### What the exercise asks
Reproduce the data below verbatim, from the first line to the last, omitting the pictures.

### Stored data
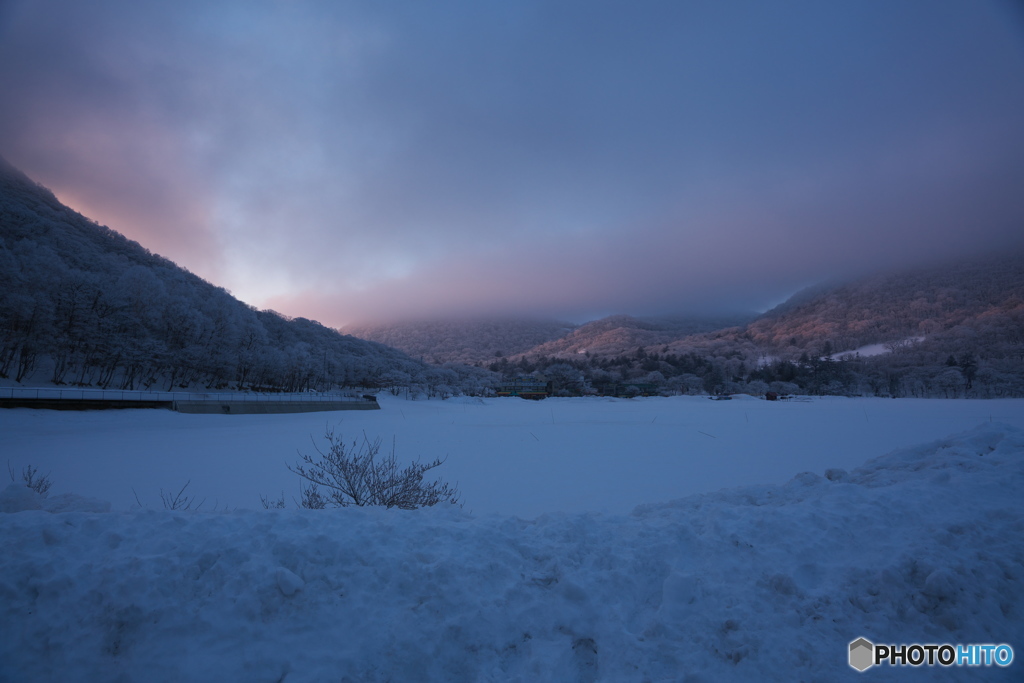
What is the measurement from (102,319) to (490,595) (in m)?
51.9

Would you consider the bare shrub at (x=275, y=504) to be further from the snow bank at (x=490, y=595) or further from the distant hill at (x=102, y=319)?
the distant hill at (x=102, y=319)

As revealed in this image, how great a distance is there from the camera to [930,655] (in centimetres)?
312

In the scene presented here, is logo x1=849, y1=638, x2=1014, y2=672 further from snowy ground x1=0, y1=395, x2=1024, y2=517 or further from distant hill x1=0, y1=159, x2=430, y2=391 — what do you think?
distant hill x1=0, y1=159, x2=430, y2=391

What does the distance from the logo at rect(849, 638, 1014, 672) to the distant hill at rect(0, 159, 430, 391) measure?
51.3 metres

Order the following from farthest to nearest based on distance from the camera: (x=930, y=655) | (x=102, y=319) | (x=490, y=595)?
(x=102, y=319) → (x=490, y=595) → (x=930, y=655)

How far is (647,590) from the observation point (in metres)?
3.84

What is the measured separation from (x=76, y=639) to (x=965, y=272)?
670 feet

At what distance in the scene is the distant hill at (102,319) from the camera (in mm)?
34188

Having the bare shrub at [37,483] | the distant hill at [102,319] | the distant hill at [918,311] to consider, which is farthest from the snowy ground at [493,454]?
the distant hill at [918,311]

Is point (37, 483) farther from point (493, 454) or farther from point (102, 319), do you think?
point (102, 319)

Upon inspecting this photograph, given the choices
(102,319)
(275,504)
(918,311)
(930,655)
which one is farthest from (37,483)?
(918,311)

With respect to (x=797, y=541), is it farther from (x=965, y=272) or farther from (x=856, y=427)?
(x=965, y=272)

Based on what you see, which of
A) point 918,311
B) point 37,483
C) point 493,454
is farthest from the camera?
point 918,311

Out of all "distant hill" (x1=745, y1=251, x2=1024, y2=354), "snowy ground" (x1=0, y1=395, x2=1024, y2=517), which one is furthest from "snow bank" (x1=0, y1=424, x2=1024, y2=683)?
"distant hill" (x1=745, y1=251, x2=1024, y2=354)
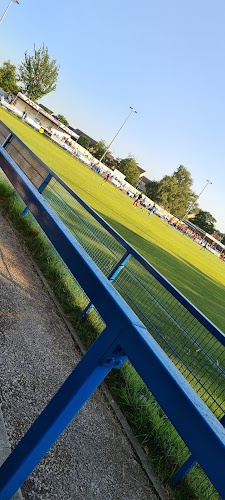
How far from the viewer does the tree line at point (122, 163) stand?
244ft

### The answer
What is the measurement from (102,319) to (490,595) (in m)?
51.9

Would you consider the bare shrub at (x=275, y=504) to be further from the snow bank at (x=490, y=595) or further from the distant hill at (x=102, y=319)?
the distant hill at (x=102, y=319)

As revealed in this image, how great a distance is there from the camera to [930,655] (in centimetres)?
312

In the scene presented here, is logo x1=849, y1=638, x2=1014, y2=672 further from snowy ground x1=0, y1=395, x2=1024, y2=517 or further from distant hill x1=0, y1=159, x2=430, y2=391 — what do you think?
distant hill x1=0, y1=159, x2=430, y2=391

What does the distance from the logo at rect(849, 638, 1014, 672) to the distant hill at rect(0, 159, 430, 391) measure?
51.3 metres

Order the following from farthest to nearest based on distance from the camera: (x=930, y=655) | (x=102, y=319) | (x=490, y=595)?
(x=102, y=319) → (x=490, y=595) → (x=930, y=655)

How far is (647,590) from the observation point (in metres)?
3.84

What is the measured separation from (x=76, y=639) to (x=965, y=272)?
670 feet

At what distance in the scene is the distant hill at (102,319) from the camera (in mm)?
34188

Having the bare shrub at [37,483] | the distant hill at [102,319] | the distant hill at [918,311] to consider, which is farthest from the snowy ground at [493,454]?
the distant hill at [918,311]

Is point (37, 483) farther from point (493, 454) or farther from point (102, 319), do you think?
point (102, 319)

Upon inspecting this photograph, given the choices
(102,319)
(275,504)
(918,311)
(930,655)
which one is farthest from (37,483)?
(918,311)

With respect to (x=797, y=541), is it farther from (x=965, y=272) or farther from (x=856, y=427)?
(x=965, y=272)

Based on what you see, which of
A) point 918,311
B) point 37,483
C) point 493,454
is farthest from the camera?
point 918,311

Out of all "distant hill" (x1=745, y1=251, x2=1024, y2=354), "snowy ground" (x1=0, y1=395, x2=1024, y2=517), which one is furthest from "snow bank" (x1=0, y1=424, x2=1024, y2=683)?
"distant hill" (x1=745, y1=251, x2=1024, y2=354)
How far from the viewer does the tree line at point (122, 163) stand?
244ft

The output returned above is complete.